What I mean when I describe myself as a Customer Interpreter and why I believe it's the key to successful business. 3 ways to be one and 3 ways it can help your business.

A Customer Interpreter

If you run a business in your own country, you probably believe you speak the same language as your customer.

But do your customers think you speak the same language as them?

Overcoming the communications gap makes obvious business sense. More and more customers have choices and they choose suppliers and products that they can identify with. None of us like to feel misled, or patronised or misunderstood. So if they can relate better to your business, they’re more likely to buy from you.

Getting it wrong

Consider the following example from a company specialising in career management services trying to word its advertising.

Customer Interpreter: “Can we say ‘job’ here instead of ‘position’?”

Client: “Oh no, our customers don’t like to be so blatant, they have careers, not jobs. We should say appointment or position instead"

We agreed I would talk to some customers. Those customers told us that an appointment was for the dentist’s and a position – well that could be lots of things. They were completely relaxed about the word job and that was what they spontaneously used. Even worse, the company’s delicacy with language was off-putting to some clients and worked against the image the company was trying to create of being straightforward and proactive.

What exactly do you mean?

As web marketing and search engine technology becomes increasingly important for all of us, using the same words as your customer becomes more important than ever. Chances are that if a customer phones to ask if you mend hoovers, they’ll be given the right answer. But if they do a search and you’ve described yourselves as fixing vacuum cleaners, they might never even know you exist.

Of course search engines are improving all the time, and more recent developments such as EasyAsk work on so-called natural English to greatly improve the chances of people finding what they want.

So far most web-retailers are not using that kind of technology though. I recently searched for training pants (the stage after nappies) on a leading website and was offered ladies hosiery and a CD! A search for a strimmer was similarly unproductive. I didn’t know the official word for such an item so I couldn’t find it with the search, yet, after several more minutes clicking through their directory system I tracked down several such machines. And although one supermarket is using PR to promote its fair trade products, very few of them come up under that search.

Do you know how many of your customers just give up and go elsewhere when that happens? Imagine the management and staff of a store deliberately sending customers to the wrong department. Or out of the door.

§ Set problem
In the article on being a Customer Interpreter, which word did the career management company's customers spontaneously use? The entries that come next are separate material and have no connection to the article.

(Records)
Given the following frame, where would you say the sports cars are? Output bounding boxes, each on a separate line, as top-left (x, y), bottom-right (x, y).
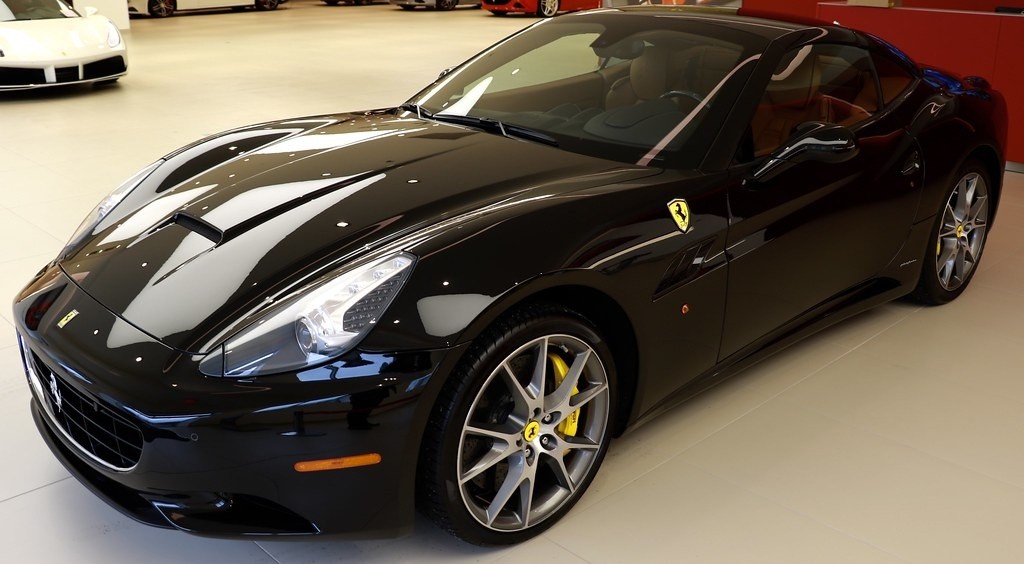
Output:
top-left (13, 3), bottom-right (1008, 550)
top-left (0, 0), bottom-right (132, 98)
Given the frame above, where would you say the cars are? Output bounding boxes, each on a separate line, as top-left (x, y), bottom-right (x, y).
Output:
top-left (127, 0), bottom-right (604, 20)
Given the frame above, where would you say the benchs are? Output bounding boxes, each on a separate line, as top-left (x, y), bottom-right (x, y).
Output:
top-left (670, 45), bottom-right (908, 127)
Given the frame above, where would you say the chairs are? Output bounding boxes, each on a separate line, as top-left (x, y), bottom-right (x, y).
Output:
top-left (751, 54), bottom-right (834, 152)
top-left (605, 46), bottom-right (690, 113)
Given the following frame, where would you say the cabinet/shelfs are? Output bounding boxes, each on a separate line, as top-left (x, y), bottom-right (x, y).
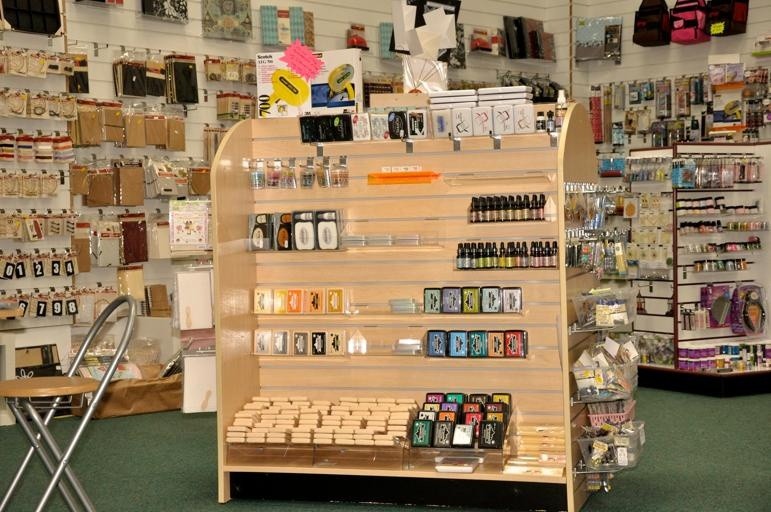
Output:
top-left (203, 100), bottom-right (624, 512)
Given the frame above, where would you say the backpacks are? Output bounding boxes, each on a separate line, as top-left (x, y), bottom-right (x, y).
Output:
top-left (704, 0), bottom-right (749, 37)
top-left (669, 0), bottom-right (711, 44)
top-left (633, 0), bottom-right (670, 45)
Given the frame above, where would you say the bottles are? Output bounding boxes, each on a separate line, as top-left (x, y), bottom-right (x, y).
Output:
top-left (536, 89), bottom-right (567, 133)
top-left (469, 194), bottom-right (546, 222)
top-left (454, 241), bottom-right (558, 269)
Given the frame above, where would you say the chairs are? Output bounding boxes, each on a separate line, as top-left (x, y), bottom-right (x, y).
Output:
top-left (1, 295), bottom-right (137, 512)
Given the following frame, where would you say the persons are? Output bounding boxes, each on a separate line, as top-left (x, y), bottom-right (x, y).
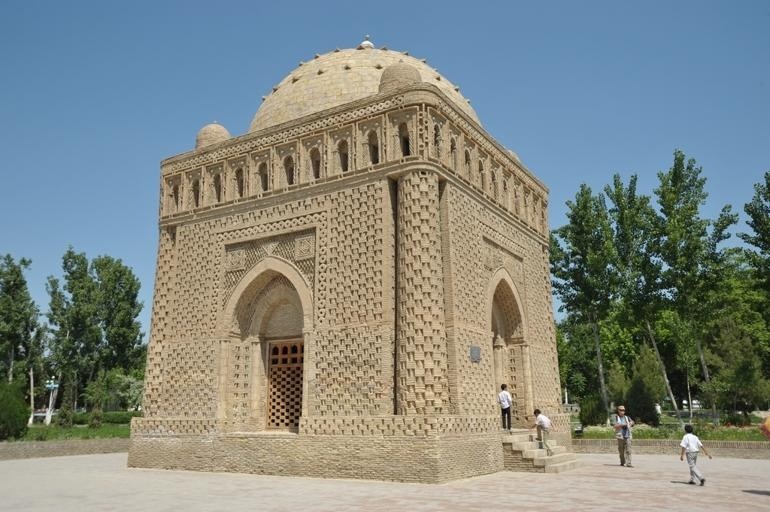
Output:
top-left (496, 383), bottom-right (512, 429)
top-left (531, 409), bottom-right (558, 456)
top-left (679, 423), bottom-right (713, 486)
top-left (612, 406), bottom-right (635, 467)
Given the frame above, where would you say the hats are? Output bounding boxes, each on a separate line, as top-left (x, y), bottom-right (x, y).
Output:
top-left (618, 406), bottom-right (626, 410)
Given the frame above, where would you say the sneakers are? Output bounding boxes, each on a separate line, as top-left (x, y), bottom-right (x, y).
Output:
top-left (536, 438), bottom-right (542, 442)
top-left (700, 479), bottom-right (704, 486)
top-left (621, 463), bottom-right (633, 467)
top-left (689, 481), bottom-right (696, 485)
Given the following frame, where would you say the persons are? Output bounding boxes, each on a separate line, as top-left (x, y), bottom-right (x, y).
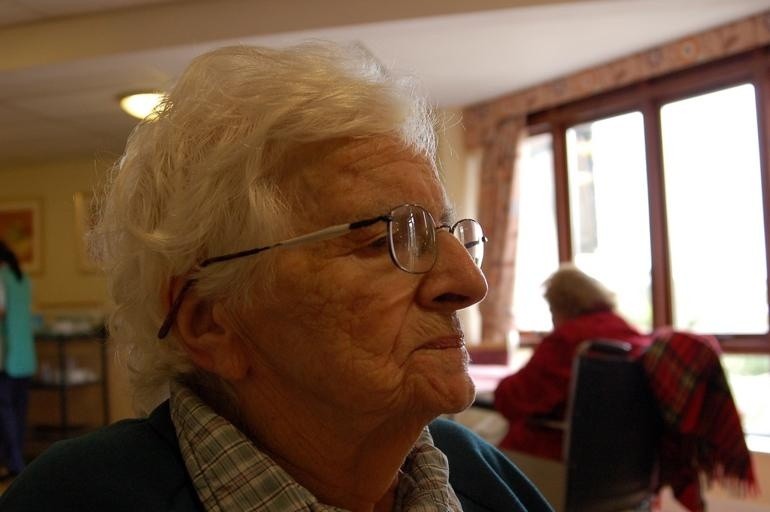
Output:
top-left (1, 38), bottom-right (560, 512)
top-left (0, 237), bottom-right (39, 482)
top-left (493, 267), bottom-right (643, 512)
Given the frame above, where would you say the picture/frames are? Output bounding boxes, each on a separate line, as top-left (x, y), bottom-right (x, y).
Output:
top-left (72, 191), bottom-right (103, 270)
top-left (0, 197), bottom-right (41, 278)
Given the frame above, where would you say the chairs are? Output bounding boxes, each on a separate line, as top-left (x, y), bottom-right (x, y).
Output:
top-left (475, 327), bottom-right (755, 512)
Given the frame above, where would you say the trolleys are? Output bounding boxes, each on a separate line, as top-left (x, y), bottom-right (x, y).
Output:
top-left (33, 316), bottom-right (112, 439)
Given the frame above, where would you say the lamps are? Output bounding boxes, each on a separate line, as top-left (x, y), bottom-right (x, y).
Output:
top-left (120, 93), bottom-right (169, 121)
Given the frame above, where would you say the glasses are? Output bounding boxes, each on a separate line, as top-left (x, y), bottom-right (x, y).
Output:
top-left (157, 204), bottom-right (488, 338)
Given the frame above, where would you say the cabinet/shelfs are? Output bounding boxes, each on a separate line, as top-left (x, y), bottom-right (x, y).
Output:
top-left (29, 322), bottom-right (108, 450)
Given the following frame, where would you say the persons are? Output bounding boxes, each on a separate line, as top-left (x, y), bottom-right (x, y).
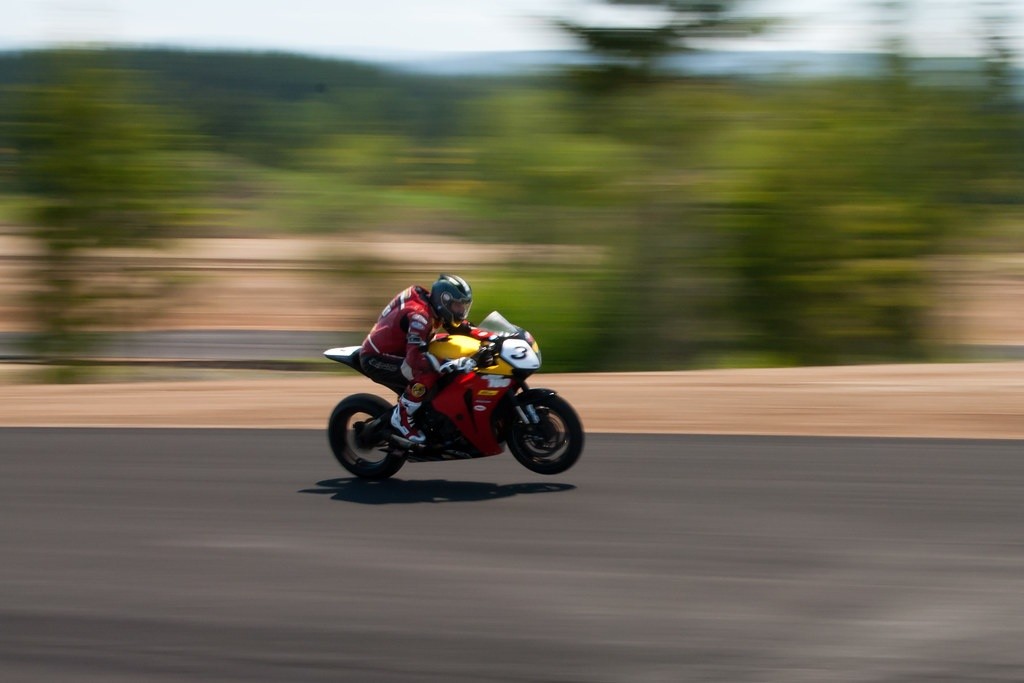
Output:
top-left (360, 274), bottom-right (518, 444)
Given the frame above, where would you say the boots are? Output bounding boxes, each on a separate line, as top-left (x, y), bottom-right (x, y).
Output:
top-left (389, 391), bottom-right (427, 444)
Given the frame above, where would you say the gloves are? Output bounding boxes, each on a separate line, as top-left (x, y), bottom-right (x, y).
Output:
top-left (439, 356), bottom-right (478, 374)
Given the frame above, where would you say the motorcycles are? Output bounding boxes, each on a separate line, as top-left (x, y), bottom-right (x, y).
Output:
top-left (322, 310), bottom-right (586, 484)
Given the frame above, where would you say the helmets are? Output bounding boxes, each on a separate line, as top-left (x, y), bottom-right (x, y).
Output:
top-left (431, 272), bottom-right (471, 327)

§ Reply
Job.